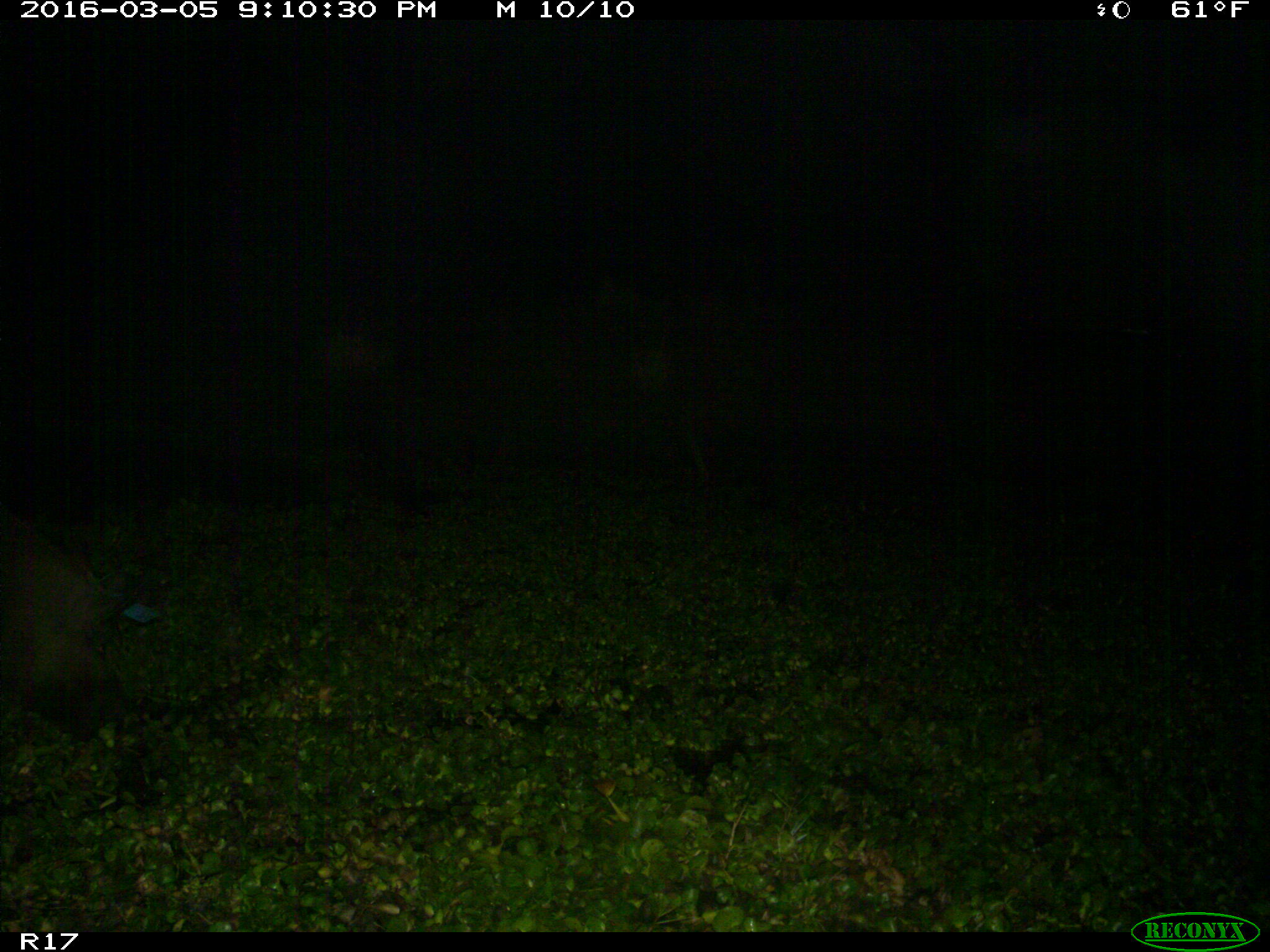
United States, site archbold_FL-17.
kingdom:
■ ■ ■ ■ ■
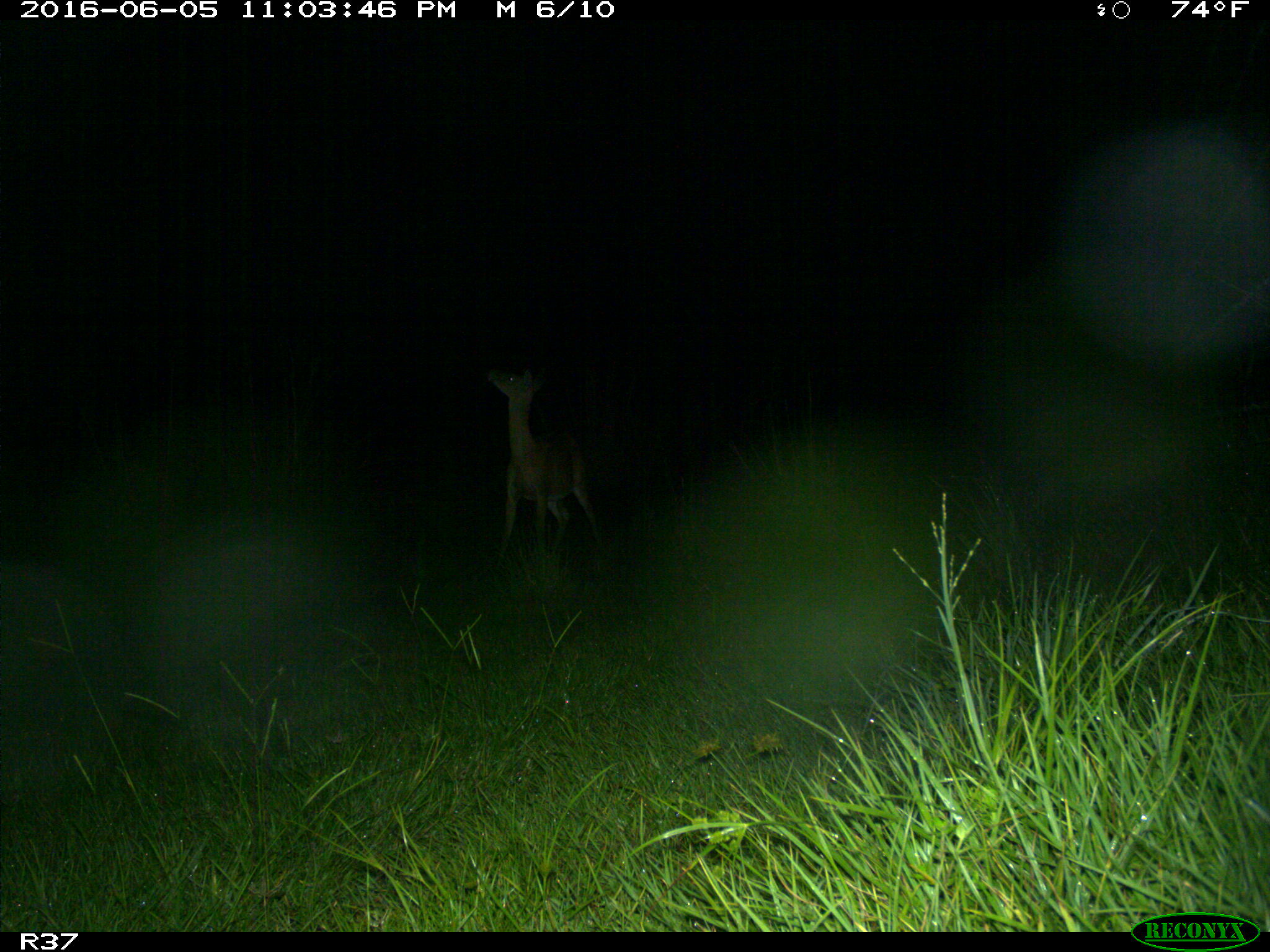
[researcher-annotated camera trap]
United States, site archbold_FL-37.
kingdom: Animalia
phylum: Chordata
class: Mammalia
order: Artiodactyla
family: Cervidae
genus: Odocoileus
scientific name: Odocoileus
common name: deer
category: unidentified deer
■ ■ ■ ■ ■
Look through the material above and work out how many of its lines contain "site". State the number only.

● **Problem solution**
2